Sexting can also be illegal. Exposure's plot hinges on Amelia being 17, which opens Anthony up to child pornography charges.
J. Tom Morgan, a former district attorney in Georgia, cites surveys estimating that one of every four teens are sexting.
"Parents are shocked that their kids have this stuff on their cellphones," he says. "Kids see that adults, specifically celebrities, are doing this, and then it's OK for them."
Morgan, the author of Ignorance Is No Defense, which looks at laws affecting students under 21, points to sexting's dangers:
? If a participant is under 18, sexting photos is legally considered child pornography.

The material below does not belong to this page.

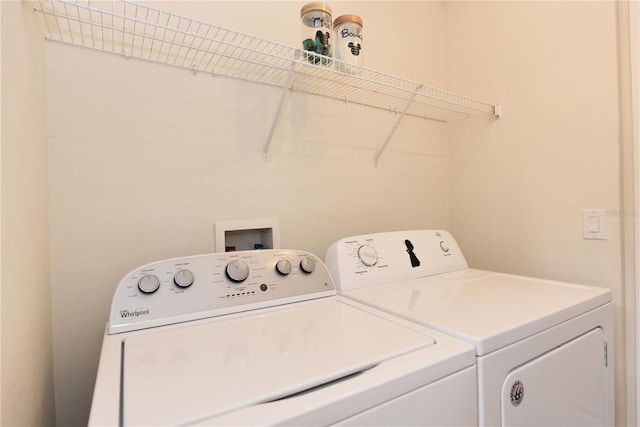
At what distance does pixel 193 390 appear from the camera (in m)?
0.53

? The images never disappear, often ending up on porn websites.
? Online sexual predators pretend to be flirtatious peers, luring girls and boys alike into sexting.
Fowler's son supports his mother's decision to write about their family turmoil, but he has not read Exposure. "He doesn't read fiction," she says.
The experience embarrassed her son, Fowler says. It made her determined to "help other parents ... and to make teens think twice" before they click and send.